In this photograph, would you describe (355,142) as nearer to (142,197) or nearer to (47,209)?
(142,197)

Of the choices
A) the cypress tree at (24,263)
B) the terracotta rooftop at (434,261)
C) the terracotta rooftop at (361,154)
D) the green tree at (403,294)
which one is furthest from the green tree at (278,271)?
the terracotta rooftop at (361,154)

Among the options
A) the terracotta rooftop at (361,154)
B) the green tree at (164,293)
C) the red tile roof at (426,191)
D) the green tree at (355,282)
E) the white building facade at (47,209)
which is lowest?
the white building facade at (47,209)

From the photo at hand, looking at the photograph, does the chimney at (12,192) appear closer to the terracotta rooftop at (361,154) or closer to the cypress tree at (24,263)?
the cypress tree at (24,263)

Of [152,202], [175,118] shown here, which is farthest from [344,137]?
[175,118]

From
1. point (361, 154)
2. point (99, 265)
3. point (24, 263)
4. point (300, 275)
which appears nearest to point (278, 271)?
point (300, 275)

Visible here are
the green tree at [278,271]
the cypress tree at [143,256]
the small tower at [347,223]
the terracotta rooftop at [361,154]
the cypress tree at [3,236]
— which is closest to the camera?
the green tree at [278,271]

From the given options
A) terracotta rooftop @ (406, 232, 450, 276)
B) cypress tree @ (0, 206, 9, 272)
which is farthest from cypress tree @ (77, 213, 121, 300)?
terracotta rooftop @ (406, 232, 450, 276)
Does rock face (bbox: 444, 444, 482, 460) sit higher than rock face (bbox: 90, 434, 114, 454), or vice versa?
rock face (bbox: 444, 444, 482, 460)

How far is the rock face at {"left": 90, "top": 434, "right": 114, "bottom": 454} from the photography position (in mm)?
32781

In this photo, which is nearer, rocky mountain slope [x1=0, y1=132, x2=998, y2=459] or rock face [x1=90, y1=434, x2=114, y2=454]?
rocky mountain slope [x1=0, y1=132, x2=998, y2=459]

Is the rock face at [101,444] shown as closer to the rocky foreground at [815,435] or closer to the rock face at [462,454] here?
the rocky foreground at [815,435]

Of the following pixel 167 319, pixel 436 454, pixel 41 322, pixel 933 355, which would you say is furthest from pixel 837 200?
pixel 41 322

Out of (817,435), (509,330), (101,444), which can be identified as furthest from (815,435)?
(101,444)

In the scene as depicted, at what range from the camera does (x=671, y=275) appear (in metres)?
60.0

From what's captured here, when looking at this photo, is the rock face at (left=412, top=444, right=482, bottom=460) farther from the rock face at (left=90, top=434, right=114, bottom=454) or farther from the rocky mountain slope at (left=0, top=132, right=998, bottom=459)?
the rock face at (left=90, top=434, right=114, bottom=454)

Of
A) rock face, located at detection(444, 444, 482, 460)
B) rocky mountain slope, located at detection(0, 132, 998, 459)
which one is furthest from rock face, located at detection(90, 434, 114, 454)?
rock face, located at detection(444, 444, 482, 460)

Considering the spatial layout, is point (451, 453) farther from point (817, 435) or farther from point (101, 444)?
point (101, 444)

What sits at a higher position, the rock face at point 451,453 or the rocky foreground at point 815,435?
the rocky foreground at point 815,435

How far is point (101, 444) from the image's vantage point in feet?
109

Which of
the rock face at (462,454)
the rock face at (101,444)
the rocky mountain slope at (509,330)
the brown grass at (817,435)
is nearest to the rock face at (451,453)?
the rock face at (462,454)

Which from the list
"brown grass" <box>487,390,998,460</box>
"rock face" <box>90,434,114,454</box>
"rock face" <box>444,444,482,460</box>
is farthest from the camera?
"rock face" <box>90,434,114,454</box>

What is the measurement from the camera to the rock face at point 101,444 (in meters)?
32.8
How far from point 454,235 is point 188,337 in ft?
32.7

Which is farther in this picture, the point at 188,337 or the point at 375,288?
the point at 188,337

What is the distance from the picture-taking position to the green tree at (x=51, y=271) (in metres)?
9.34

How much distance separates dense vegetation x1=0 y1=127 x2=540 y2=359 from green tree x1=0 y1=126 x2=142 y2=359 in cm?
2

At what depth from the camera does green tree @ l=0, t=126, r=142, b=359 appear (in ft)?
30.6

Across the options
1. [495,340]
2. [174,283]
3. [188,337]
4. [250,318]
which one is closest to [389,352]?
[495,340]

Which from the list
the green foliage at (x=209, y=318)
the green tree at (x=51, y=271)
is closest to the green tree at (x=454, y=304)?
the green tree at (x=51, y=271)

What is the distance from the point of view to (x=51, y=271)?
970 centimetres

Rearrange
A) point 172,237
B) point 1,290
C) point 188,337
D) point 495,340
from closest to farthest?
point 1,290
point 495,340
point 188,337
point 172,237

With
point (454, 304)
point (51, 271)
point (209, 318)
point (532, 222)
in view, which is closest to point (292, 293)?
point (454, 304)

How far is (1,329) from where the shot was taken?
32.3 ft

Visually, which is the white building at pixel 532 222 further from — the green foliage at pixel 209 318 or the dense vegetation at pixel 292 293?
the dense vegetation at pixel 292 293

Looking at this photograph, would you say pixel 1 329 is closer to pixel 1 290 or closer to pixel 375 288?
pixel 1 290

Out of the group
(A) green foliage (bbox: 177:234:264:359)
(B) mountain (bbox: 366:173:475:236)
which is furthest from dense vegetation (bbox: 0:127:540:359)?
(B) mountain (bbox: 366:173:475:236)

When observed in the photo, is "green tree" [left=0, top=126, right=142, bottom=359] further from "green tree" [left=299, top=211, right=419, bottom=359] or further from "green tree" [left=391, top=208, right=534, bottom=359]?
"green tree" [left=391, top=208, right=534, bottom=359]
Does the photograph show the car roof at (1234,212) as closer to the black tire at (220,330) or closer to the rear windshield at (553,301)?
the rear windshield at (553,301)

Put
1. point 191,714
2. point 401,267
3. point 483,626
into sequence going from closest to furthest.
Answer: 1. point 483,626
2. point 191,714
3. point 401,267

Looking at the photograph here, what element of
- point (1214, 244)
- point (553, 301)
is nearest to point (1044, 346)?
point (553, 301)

+-------+

Description of the task:
Recast the entire listing above as a JSON list of strings, with one string for each line and the blank lines left out.

Answer:
[
  "In this photograph, would you describe (355,142) as nearer to (142,197) or nearer to (47,209)?",
  "(142,197)",
  "Of the choices",
  "A) the cypress tree at (24,263)",
  "B) the terracotta rooftop at (434,261)",
  "C) the terracotta rooftop at (361,154)",
  "D) the green tree at (403,294)",
  "which one is furthest from the green tree at (278,271)?",
  "the terracotta rooftop at (361,154)",
  "Among the options",
  "A) the terracotta rooftop at (361,154)",
  "B) the green tree at (164,293)",
  "C) the red tile roof at (426,191)",
  "D) the green tree at (355,282)",
  "E) the white building facade at (47,209)",
  "which is lowest?",
  "the white building facade at (47,209)",
  "From the photo at hand, looking at the photograph, does the chimney at (12,192) appear closer to the terracotta rooftop at (361,154) or closer to the cypress tree at (24,263)?",
  "the cypress tree at (24,263)",
  "Of [152,202], [175,118] shown here, which is farthest from [344,137]?",
  "[175,118]",
  "From",
  "1. point (361, 154)",
  "2. point (99, 265)",
  "3. point (24, 263)",
  "4. point (300, 275)",
  "which appears nearest to point (278, 271)?",
  "point (300, 275)",
  "Visible here are",
  "the green tree at [278,271]",
  "the cypress tree at [143,256]",
  "the small tower at [347,223]",
  "the terracotta rooftop at [361,154]",
  "the cypress tree at [3,236]",
  "— which is closest to the camera?",
  "the green tree at [278,271]",
  "From the given options",
  "A) terracotta rooftop @ (406, 232, 450, 276)",
  "B) cypress tree @ (0, 206, 9, 272)",
  "which is farthest from cypress tree @ (77, 213, 121, 300)?",
  "terracotta rooftop @ (406, 232, 450, 276)",
  "Does rock face (bbox: 444, 444, 482, 460) sit higher than rock face (bbox: 90, 434, 114, 454), or vice versa?",
  "rock face (bbox: 444, 444, 482, 460)",
  "How far is the rock face at {\"left\": 90, \"top\": 434, \"right\": 114, \"bottom\": 454} from the photography position (in mm)?",
  "32781",
  "In this photo, which is nearer, rocky mountain slope [x1=0, y1=132, x2=998, y2=459] or rock face [x1=90, y1=434, x2=114, y2=454]?",
  "rocky mountain slope [x1=0, y1=132, x2=998, y2=459]",
  "Is the rock face at [101,444] shown as closer to the rocky foreground at [815,435] or closer to the rock face at [462,454] here?",
  "the rocky foreground at [815,435]",
  "Of the following pixel 167 319, pixel 436 454, pixel 41 322, pixel 933 355, which would you say is furthest from pixel 837 200?",
  "pixel 41 322",
  "Out of (817,435), (509,330), (101,444), which can be identified as furthest from (815,435)?",
  "(101,444)",
  "In the scene as depicted, at what range from the camera does (x=671, y=275) appear (in metres)?",
  "60.0",
  "From what's captured here, when looking at this photo, is the rock face at (left=412, top=444, right=482, bottom=460) farther from the rock face at (left=90, top=434, right=114, bottom=454) or farther from the rocky mountain slope at (left=0, top=132, right=998, bottom=459)?",
  "the rock face at (left=90, top=434, right=114, bottom=454)",
  "Of",
  "A) rock face, located at detection(444, 444, 482, 460)",
  "B) rocky mountain slope, located at detection(0, 132, 998, 459)",
  "which one is furthest from rock face, located at detection(90, 434, 114, 454)?",
  "rock face, located at detection(444, 444, 482, 460)",
  "Considering the spatial layout, is point (451, 453) farther from point (817, 435) or farther from point (101, 444)?",
  "point (101, 444)",
  "What sits at a higher position, the rock face at point 451,453 or the rocky foreground at point 815,435?",
  "the rocky foreground at point 815,435",
  "How far is point (101, 444) from the image's vantage point in feet?",
  "109",
  "Which of",
  "the rock face at (462,454)",
  "the rock face at (101,444)",
  "the rocky mountain slope at (509,330)",
  "the brown grass at (817,435)",
  "is nearest to the rock face at (451,453)?",
  "the rock face at (462,454)",
  "Which from the list",
  "\"brown grass\" <box>487,390,998,460</box>",
  "\"rock face\" <box>90,434,114,454</box>",
  "\"rock face\" <box>444,444,482,460</box>",
  "is farthest from the camera?",
  "\"rock face\" <box>90,434,114,454</box>",
  "What is the measurement from the camera to the rock face at point 101,444 (in meters)?",
  "32.8",
  "How far from point 454,235 is point 188,337 in ft?",
  "32.7",
  "Which is farther in this picture, the point at 188,337 or the point at 375,288?",
  "the point at 188,337",
  "What is the distance from the picture-taking position to the green tree at (x=51, y=271) (in metres)?",
  "9.34",
  "How much distance separates dense vegetation x1=0 y1=127 x2=540 y2=359 from green tree x1=0 y1=126 x2=142 y2=359 in cm?",
  "2",
  "At what depth from the camera does green tree @ l=0, t=126, r=142, b=359 appear (in ft)?",
  "30.6",
  "Across the options",
  "1. [495,340]",
  "2. [174,283]",
  "3. [188,337]",
  "4. [250,318]",
  "which one is closest to [389,352]?",
  "[495,340]",
  "Which from the list",
  "the green foliage at (x=209, y=318)",
  "the green tree at (x=51, y=271)",
  "is closest to the green tree at (x=454, y=304)?",
  "the green tree at (x=51, y=271)",
  "What is the distance from the point of view to (x=51, y=271)?",
  "970 centimetres",
  "Rearrange",
  "A) point 172,237",
  "B) point 1,290",
  "C) point 188,337",
  "D) point 495,340",
  "from closest to farthest?",
  "point 1,290",
  "point 495,340",
  "point 188,337",
  "point 172,237",
  "With",
  "point (454, 304)",
  "point (51, 271)",
  "point (209, 318)",
  "point (532, 222)",
  "in view, which is closest to point (292, 293)?",
  "point (454, 304)",
  "How far is (1,329) from where the shot was taken?",
  "32.3 ft",
  "Visually, which is the white building at pixel 532 222 further from — the green foliage at pixel 209 318 or the dense vegetation at pixel 292 293?",
  "the dense vegetation at pixel 292 293",
  "Looking at this photograph, would you say pixel 1 329 is closer to pixel 1 290 or closer to pixel 375 288?",
  "pixel 1 290",
  "Out of the group",
  "(A) green foliage (bbox: 177:234:264:359)",
  "(B) mountain (bbox: 366:173:475:236)",
  "which is furthest from dense vegetation (bbox: 0:127:540:359)?",
  "(B) mountain (bbox: 366:173:475:236)",
  "When observed in the photo, is \"green tree\" [left=0, top=126, right=142, bottom=359] further from \"green tree\" [left=299, top=211, right=419, bottom=359] or further from \"green tree\" [left=391, top=208, right=534, bottom=359]?",
  "\"green tree\" [left=391, top=208, right=534, bottom=359]",
  "Does the photograph show the car roof at (1234,212) as closer to the black tire at (220,330) or closer to the rear windshield at (553,301)?",
  "the rear windshield at (553,301)",
  "Put",
  "1. point 191,714",
  "2. point 401,267",
  "3. point 483,626",
  "into sequence going from closest to furthest.",
  "Answer: 1. point 483,626",
  "2. point 191,714",
  "3. point 401,267",
  "Looking at the photograph here, what element of",
  "- point (1214, 244)",
  "- point (553, 301)",
  "is nearest to point (1044, 346)?",
  "point (553, 301)"
]